Copy out exactly the lines from the one with "marvelous modern bathroom" through the last line of the listing below, both included, but none of the pictures.

■ **SOURCE DATA**
- Opening Delimiter -
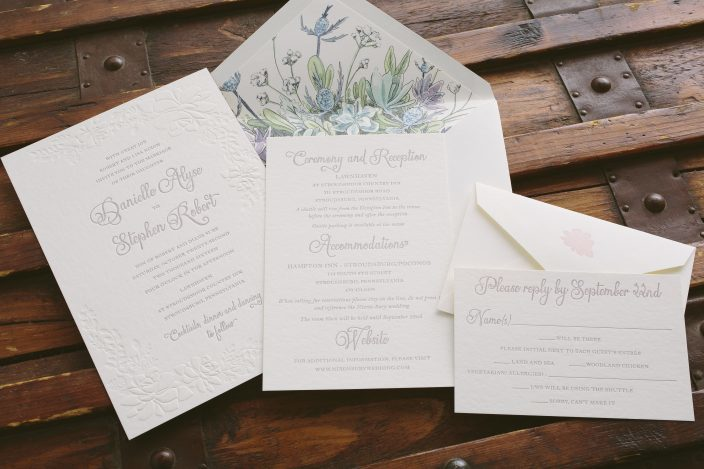 Elegant garden inspired wedding invitations featuring blind embossing and blind debossing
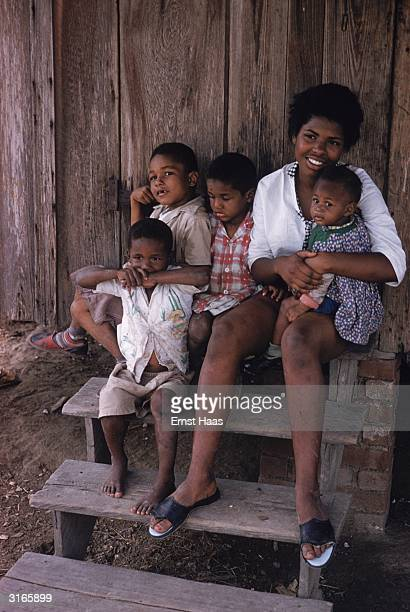 A mother and her young family sit on their steps in New Orleans Louisiana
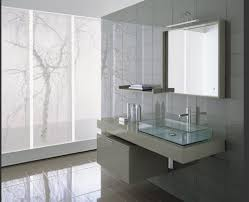 marvelous modern bathroom design featuring ceramic wall and floor tiles plus floating vanity with glass sink and wall mirror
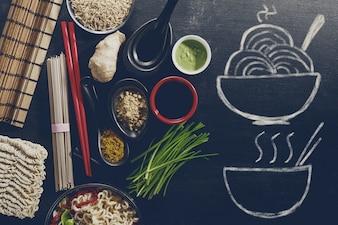Varietà diversi ingredienti per la cottura gustoso asiatico asiatico alimentare con mano disegnata piatto pronto sulla lavagna. Vista superiore con lo spazio di copia. Sfondo scuro. Sopra.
- Closing Delimiter -
■ **ANSWER SECTION**
 marvelous modern bathroom design featuring ceramic wall and floor tiles plus floating vanity with glass sink and wall mirror
Varietà diversi ingredienti per la cottura gustoso asiatico asiatico alimentare con mano disegnata piatto pronto sulla lavagna. Vista superiore con lo spazio di copia. Sfondo scuro. Sopra.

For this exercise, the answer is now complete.